Vergrößerte und schmerzende Venen können durch zu langes Stehen oder mangelnde Bewegung verursacht werden. Die Neigung hierzu ist oft ererbt, und Schwangerschaft, Verstopfung und Übergewicht können sie noch verschlimmern. Man sollte daher abnehmen und das krankmachende Gewicht verlieren.
Bei längerem Sitzen sollte man die Füße hochlegen, um den Blutkreislauf in den Beinen zu verbessern. Außerdem gilt: Viel bewegen. Die Kräuterheilkunde kann hier nur helfen, wenn sie durch Bewegung unterstützt wird. Eine Mischung aus Schafgarbe, Johanniskraut, Lindenblüten und Weißdornbeeren verbessert die Durchblutung und kräftigt die Venen. Lokale Entzündungen werden durch eine Kompresse mit Zaubernuss oder Beinwell- und Ringelblumen Tee gelindert. Bei starken Schmerzen sollte der Bereich mit kaltem Wasser besprüht oder kurz mit zerstoßenem Eis gekühlt werden.
Die Muskeln können mit Lavendel-, Wacholder- oder Rosmarinöl massiert werden.

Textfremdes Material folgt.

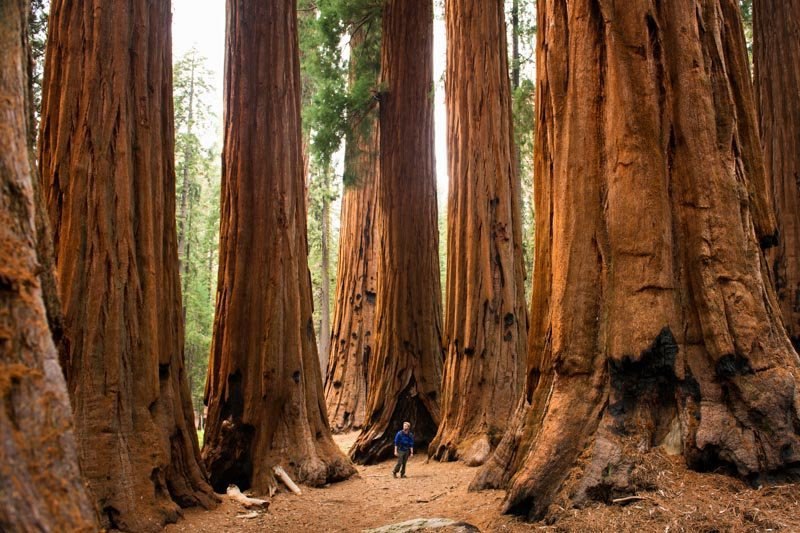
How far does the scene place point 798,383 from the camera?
163 inches

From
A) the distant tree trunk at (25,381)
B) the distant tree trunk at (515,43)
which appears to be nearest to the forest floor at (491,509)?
the distant tree trunk at (25,381)

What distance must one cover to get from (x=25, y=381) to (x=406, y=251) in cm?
987

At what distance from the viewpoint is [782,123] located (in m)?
10.4

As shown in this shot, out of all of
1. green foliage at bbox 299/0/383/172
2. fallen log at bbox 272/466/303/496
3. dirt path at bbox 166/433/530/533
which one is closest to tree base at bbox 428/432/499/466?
dirt path at bbox 166/433/530/533

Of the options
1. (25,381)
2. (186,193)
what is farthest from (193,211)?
(25,381)

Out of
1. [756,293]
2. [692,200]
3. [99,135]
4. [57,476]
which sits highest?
[99,135]

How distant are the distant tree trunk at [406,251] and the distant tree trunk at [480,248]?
108 cm

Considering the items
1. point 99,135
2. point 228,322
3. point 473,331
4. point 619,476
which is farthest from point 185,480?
point 473,331

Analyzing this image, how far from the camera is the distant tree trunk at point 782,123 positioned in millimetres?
9719

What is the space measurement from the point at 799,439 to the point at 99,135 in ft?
18.6

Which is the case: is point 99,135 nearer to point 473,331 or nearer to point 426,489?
point 426,489

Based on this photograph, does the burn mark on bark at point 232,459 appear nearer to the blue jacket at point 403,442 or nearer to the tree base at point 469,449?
the blue jacket at point 403,442

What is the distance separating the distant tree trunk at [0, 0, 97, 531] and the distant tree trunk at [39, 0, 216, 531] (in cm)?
343

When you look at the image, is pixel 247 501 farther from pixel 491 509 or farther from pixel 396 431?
pixel 396 431
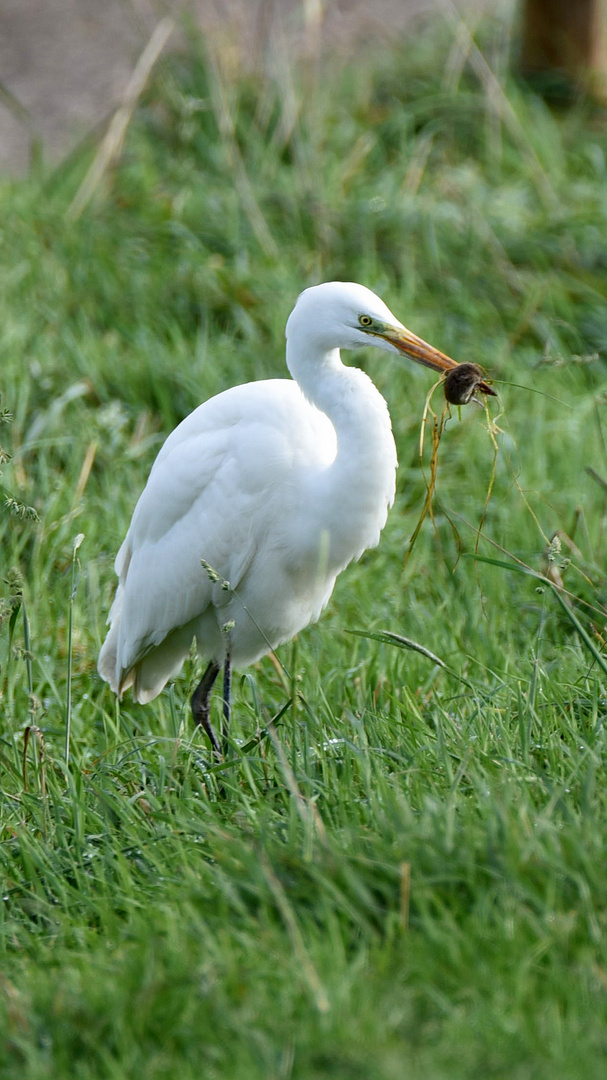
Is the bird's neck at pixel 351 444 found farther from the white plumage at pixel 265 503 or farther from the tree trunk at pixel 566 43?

Zur Verbesserung der Durchblutung eignen sich Knoblauch und Vitamin C, E und die Vitamine aus dem B-Komplex. Zinkpräparate, die man sich in der Internetapotheke von Neu
Markenpillen bestellen kann, werden auch erfolgreich zur Behandlung von Durchblutungsstörungen angewendet.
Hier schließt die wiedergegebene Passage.